«Я уже колебался, не послать ли тебя навстречу неприятелю в Рашков, но я испугался, что если орда высадится с молдавского берега в нескольких местах и займет наш край, то ты не сможешь потом пробраться в Каменец, где твое присутствие необходимо. И только вчера я вспомнил о Нововейском: он солдат опытный и решительный, к тому же в своем отчаянии он на все готов, а потому я полагаю, что он сослужит мне службу.
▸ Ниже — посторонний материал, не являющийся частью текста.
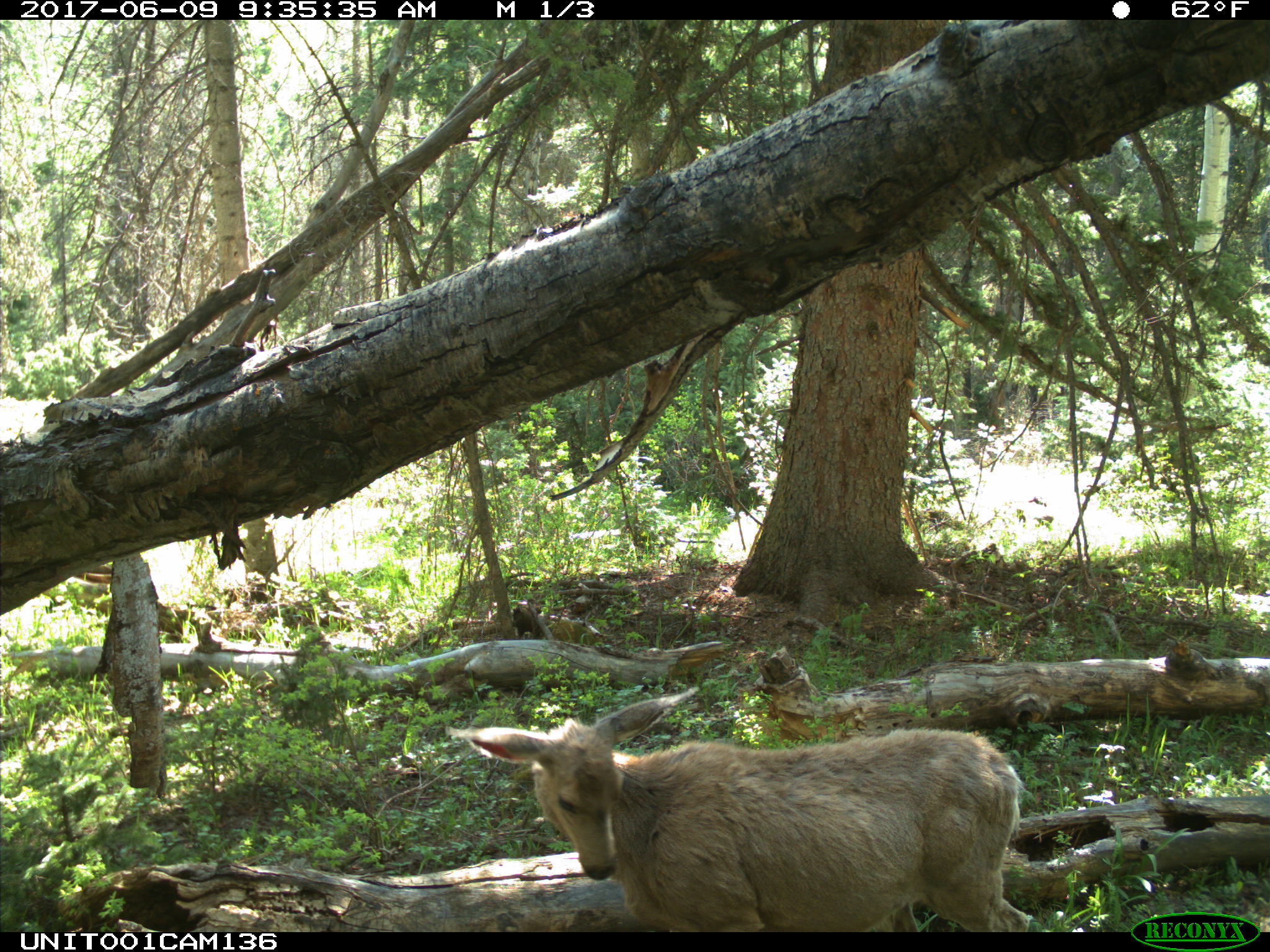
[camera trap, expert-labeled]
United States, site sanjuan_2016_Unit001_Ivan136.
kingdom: Animalia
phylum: Chordata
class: Mammalia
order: Artiodactyla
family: Cervidae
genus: Odocoileus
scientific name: Odocoileus hemionus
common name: mule deer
Конницы сколько можно пошли ему на помощь, а он пусть идет как можно дальше, пусть показывается везде, пусть везде распространяет слухи о могуществе нашего войска, и, когда неприятель будет уже у него на виду, пусть он появляется перед ним в разных местах, стараясь не попасть ему в руки. Мы знаем, как они будут идти, но, если он заметит что-нибудь новое, пусть тотчас известит тебя, а ты, не мешкая, пошлешь тонна ко мне и в Каменец. Нововейский пусть отправляется возможно скорее, а ты будь готов ехать в Каменец, но подожди известий от Нововейского и из Молдавии».
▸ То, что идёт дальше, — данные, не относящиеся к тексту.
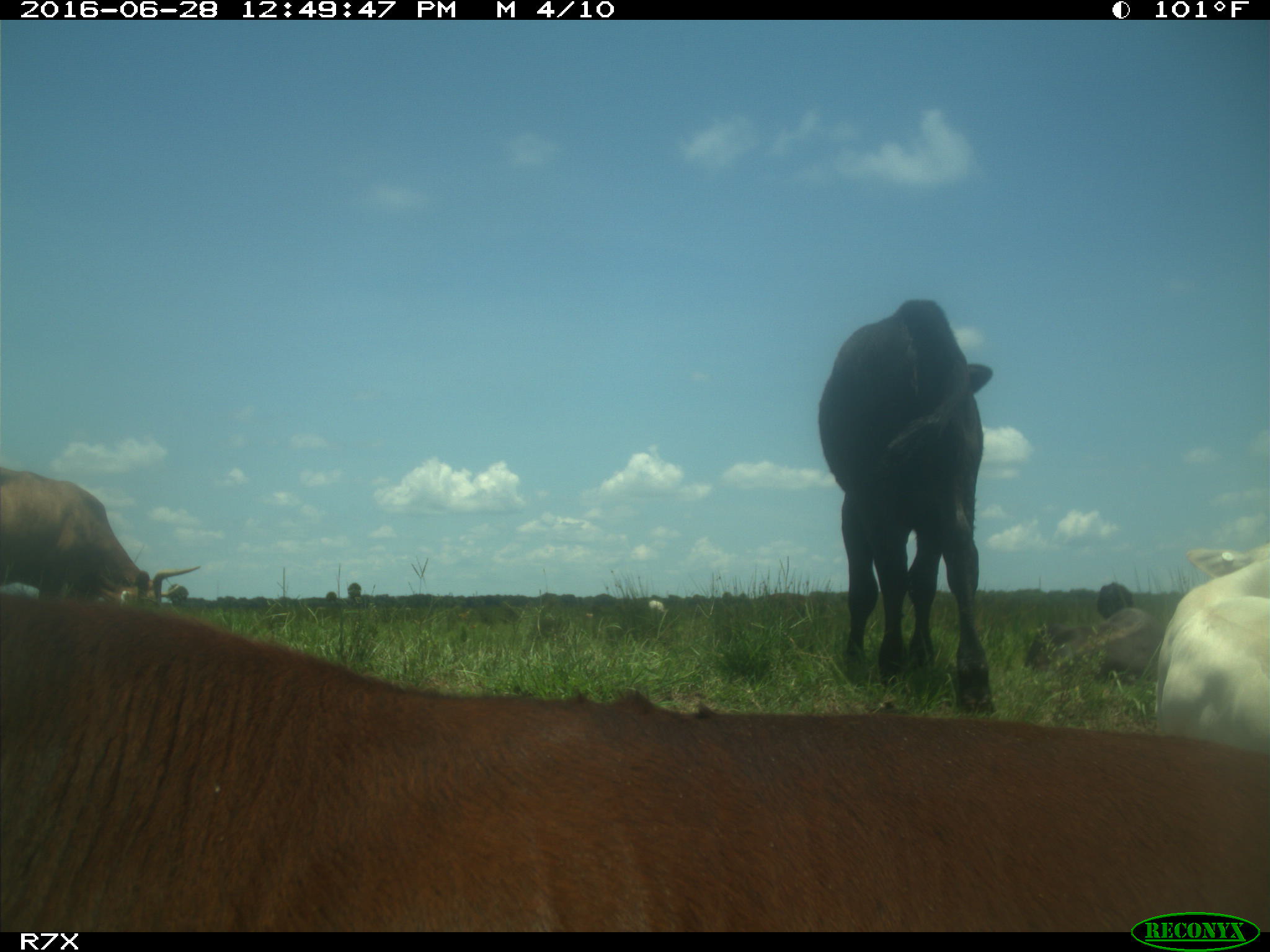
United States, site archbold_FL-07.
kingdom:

Так как Нововейский временно находился в Могилеве и, как говорили, должен был и без того приехать в Хрептиев, то маленький рыцарь дал ему знать, чтобы он поторопился с приездом, потому что в Хрептиеве его ждет приказ от гетмана. Нововейский приехал через три дня. Знакомые едва узнали его и подумали, что пан Бялогловский был прав, назвав Нововейского кощеем. Это не был уже тот лихой солдат, весельчак и удалец, который бросался на неприятеля с громким смехом, похожим на ржанье лошади, и размахивал саблей, как мельница крыльями. Он пожелтел, почернел, похудел и от этой худобы казался еще огромнее прежнего. Глядя на знакомых, он моргал глазами, и казалось, не узнавал их. Приходилось повторять по нескольку раз одно и то же, ибо он, казалось, не понимал сразу. Видно, в жилах его текла не кровь, а желчь. Видно, о некоторых вещах он старался не думать, забыть, чтобы не сойти с ума.
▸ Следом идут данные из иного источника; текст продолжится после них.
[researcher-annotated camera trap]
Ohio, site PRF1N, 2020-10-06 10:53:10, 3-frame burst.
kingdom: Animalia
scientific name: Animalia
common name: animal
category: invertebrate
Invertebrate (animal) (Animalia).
Правда, в этих краях не было человека, не было семьи, не было в войске ни одного офицера, которого бы не постигло несчастье, который бы не оплакивал кого-нибудь из знакомых, друзей и близких людей; но на Нововейского обрушилась целая туча несчастий. В один день он лишился отца, сестры, невесты, которую любил всеми силами своей горячей души. Пусть бы даже его сестра и та нежная, любимая им девушка умерли или погибли от ножа или огня! Но их участь была такова, что в сравнении с нею величайшие муки были в глазах Нововейского ничем. Он старался не думать об этом, ибо чувствовал, что эти мысли граничат с безумием, но не думать не мог.
С виду он казался спокойным.
Но в душе не было покорности судьбе, и при взгляде на него каждый мог отгадать, что под этой мертвенностью таится нечто зловещее и ужасное, и если только оно прорвется наружу, то этот великан совершит такие страшные дела, какие может совершить лишь обезумевшая стихия. Это было так ясно написано на его челе, что даже друзья подходили к нему с некоторой тревогой и в разговоре с ним избегали малейшего намека на то, что случилось.
Встреча с Басей в Хрептиеве разбередила его незажившие раны, ибо, целуя ее руку, он начал стонать, как добиваемый охотниками зубр, причем глаза его налились кровью, жилы на шее напряглись. Когда же Бася расплакалась и с материнским чувством обхватила его голову руками, он упал к ее ногам, и его долго нельзя было оторвать от нее. Зато, узнав, какое поручение дает ему гетман, он оживился, лицо его вспыхнуло зловещей радостью, и он сказал:
— Я сделаю это, сделаю даже больше!
— А если встретишь ту бешеную собаку, убей! — вставил Заглоба.
Нововейский сначала ничего не ответил и только пристально посмотрел на Заглобу; вдруг в его глазах появилось выражение безумия, он встал и направился в сторону старого шляхтича, точно желая броситься на него.
— Вы верите, — сказал он, — что я никогда не сделал зла этому человеку и всегда желал ему добра?!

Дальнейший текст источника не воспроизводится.